▶ THE TASK
From the data below, extract each line that contains the word "african".
--- begin AVAILABLE RECORDS ---
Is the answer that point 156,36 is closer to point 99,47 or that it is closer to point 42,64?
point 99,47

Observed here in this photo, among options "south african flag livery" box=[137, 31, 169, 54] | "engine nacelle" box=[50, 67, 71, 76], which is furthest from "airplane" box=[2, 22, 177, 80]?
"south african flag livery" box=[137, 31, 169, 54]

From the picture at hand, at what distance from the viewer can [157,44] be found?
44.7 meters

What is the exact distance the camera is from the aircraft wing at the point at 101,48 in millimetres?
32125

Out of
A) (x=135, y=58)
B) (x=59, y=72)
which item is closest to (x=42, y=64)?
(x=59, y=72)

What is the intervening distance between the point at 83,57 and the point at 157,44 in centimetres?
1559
--- end AVAILABLE RECORDS ---
--- begin AVAILABLE RECORDS ---
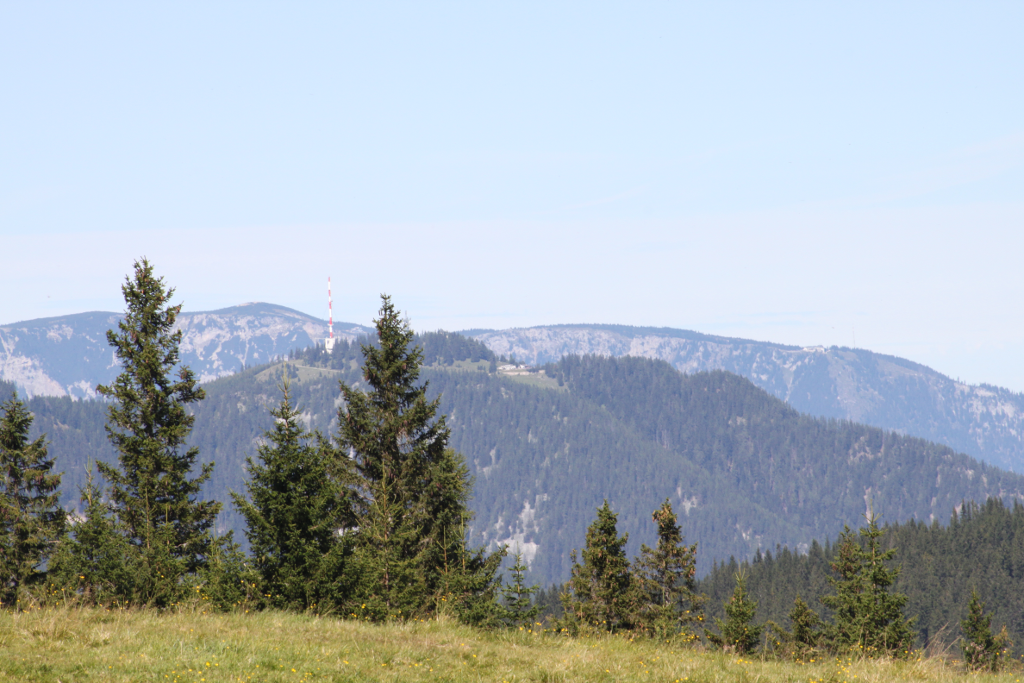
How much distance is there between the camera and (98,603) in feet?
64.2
--- end AVAILABLE RECORDS ---
▶ THE RESULT
Observed here in this photo, among options "south african flag livery" box=[137, 31, 169, 54] | "engine nacelle" box=[50, 67, 71, 76], which is furthest from "airplane" box=[2, 22, 177, 80]?
"south african flag livery" box=[137, 31, 169, 54]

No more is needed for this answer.